The ICR (and AiG) follow this annoying Chicken Little template: If you disagree with us, then unsupportable, sensationalist conclusions which would result, we tell ya, trust us, in the negation of the power of the Son of God.

Now the ICR is judging the orthodoxy of Francis Collins. Lawrence Ford, writing for the ICR and singing its praises and placing it in very good company:
The Bereans were praised for their study, "in that they received the word with all readiness of mind, and searched the scriptures daily, whether those things were so" (Acts 17:11). Notice what they examined: the Scriptures. That's our real anchor. Not "born again" Francis Collins or the pontifications of BioLogos. It all goes back to the divinely inspired and inerrant Book of God.
Is Dr. Collins skilled to lead the programs of the NIH? Absolutely. Is he qualified to teach the Bible? Not a chance. There are "more legitimate evangelical" Bible teachers who are "genuine authorities" in the Bible.

The implied likening to the Bereans and their laudable object of study (the Bible) looks rather silly when you note that the ICR website is a veritable amazon dot com of extra-biblical sources. (Ninety-Six products here, at last count.) Does the ICR think the Bereans had a cottage industry trafficking in extra-biblical commerce?

Collins's views on science and faith are similar to my own. They are not identical—for example unlike Collins I am convinced of the historicity of Adam and Eve—but similar. And, most importantly (to say the least) we are in absolute agreement on the gospel: we are saved by faith in the finished work of Christ, and faith alone.

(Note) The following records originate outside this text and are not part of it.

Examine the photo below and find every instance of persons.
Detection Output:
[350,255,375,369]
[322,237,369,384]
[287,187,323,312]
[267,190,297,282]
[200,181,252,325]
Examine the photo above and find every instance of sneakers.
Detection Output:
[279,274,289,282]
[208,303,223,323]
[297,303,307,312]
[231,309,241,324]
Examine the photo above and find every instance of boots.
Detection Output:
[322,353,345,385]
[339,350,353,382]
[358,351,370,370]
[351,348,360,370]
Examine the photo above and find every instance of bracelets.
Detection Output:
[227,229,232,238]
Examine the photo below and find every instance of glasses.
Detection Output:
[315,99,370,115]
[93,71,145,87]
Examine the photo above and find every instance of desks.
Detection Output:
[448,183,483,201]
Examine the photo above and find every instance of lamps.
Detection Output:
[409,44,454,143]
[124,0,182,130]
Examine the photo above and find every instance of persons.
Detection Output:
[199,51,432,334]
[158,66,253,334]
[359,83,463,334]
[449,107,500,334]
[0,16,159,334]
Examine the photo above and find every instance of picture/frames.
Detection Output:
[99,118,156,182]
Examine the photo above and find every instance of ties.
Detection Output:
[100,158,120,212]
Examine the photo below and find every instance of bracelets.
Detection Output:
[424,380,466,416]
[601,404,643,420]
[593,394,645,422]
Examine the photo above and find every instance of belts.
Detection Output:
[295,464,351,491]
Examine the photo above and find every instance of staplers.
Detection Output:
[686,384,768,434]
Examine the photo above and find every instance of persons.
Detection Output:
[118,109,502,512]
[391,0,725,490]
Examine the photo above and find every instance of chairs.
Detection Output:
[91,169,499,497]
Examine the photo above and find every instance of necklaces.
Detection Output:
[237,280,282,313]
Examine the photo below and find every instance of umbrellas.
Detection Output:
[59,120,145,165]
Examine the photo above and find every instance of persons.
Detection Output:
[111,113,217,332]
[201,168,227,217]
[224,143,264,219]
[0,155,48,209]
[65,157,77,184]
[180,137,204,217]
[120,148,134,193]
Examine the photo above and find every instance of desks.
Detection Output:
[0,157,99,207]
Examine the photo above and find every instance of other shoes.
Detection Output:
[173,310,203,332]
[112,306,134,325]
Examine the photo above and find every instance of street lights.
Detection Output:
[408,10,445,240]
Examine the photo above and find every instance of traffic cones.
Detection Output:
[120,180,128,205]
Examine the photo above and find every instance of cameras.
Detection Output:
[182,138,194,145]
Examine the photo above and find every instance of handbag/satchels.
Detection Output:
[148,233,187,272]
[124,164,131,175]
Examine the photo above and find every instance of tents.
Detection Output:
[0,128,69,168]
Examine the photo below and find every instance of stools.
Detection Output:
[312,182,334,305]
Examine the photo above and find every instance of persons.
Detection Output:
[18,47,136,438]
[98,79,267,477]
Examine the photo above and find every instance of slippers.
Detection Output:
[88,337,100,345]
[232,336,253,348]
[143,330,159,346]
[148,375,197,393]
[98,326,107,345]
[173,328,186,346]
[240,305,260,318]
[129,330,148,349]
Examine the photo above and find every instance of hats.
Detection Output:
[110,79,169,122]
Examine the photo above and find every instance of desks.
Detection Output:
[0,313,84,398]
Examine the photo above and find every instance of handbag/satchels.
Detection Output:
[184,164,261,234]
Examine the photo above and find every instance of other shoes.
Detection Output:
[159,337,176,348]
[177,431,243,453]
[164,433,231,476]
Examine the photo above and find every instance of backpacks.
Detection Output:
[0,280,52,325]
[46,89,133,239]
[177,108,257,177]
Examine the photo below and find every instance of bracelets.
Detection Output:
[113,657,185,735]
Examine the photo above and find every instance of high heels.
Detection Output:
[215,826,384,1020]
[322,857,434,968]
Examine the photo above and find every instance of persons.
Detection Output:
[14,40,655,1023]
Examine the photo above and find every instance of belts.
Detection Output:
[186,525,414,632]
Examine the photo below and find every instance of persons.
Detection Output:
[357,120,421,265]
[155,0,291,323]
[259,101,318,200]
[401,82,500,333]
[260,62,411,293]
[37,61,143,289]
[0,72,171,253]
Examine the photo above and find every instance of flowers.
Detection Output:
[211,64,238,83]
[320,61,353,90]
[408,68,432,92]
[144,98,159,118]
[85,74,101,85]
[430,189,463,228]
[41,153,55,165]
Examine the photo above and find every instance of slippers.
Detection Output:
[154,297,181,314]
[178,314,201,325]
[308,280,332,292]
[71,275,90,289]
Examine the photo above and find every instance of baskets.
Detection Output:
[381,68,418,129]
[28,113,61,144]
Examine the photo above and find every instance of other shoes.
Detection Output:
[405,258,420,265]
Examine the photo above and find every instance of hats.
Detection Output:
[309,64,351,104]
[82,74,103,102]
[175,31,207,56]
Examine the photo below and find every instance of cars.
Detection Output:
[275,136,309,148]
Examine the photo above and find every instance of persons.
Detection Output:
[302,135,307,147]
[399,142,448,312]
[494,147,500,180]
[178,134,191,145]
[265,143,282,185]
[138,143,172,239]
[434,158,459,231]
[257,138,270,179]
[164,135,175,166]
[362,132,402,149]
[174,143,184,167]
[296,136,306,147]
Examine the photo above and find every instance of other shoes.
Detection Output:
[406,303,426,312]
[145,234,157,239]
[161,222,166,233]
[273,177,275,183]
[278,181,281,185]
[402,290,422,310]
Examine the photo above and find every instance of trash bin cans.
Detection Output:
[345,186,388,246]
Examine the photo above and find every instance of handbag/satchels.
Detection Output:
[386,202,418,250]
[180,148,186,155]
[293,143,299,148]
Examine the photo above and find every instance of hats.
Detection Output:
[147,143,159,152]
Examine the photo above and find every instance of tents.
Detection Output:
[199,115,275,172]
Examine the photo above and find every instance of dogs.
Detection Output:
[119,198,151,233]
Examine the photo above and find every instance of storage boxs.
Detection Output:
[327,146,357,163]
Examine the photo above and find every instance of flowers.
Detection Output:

This will fall on deaf ICR ears but:

The gospel is a gospel of faith that the blood of Christ atones for your sins and makes you acceptable before a holy God. It is not a gospel of the end times or the beginning times. Those are worthy of discussion, but don't put the cart before the horse.

And you never, ever get to say that views on creation other than your own render the creator of the universe impotent.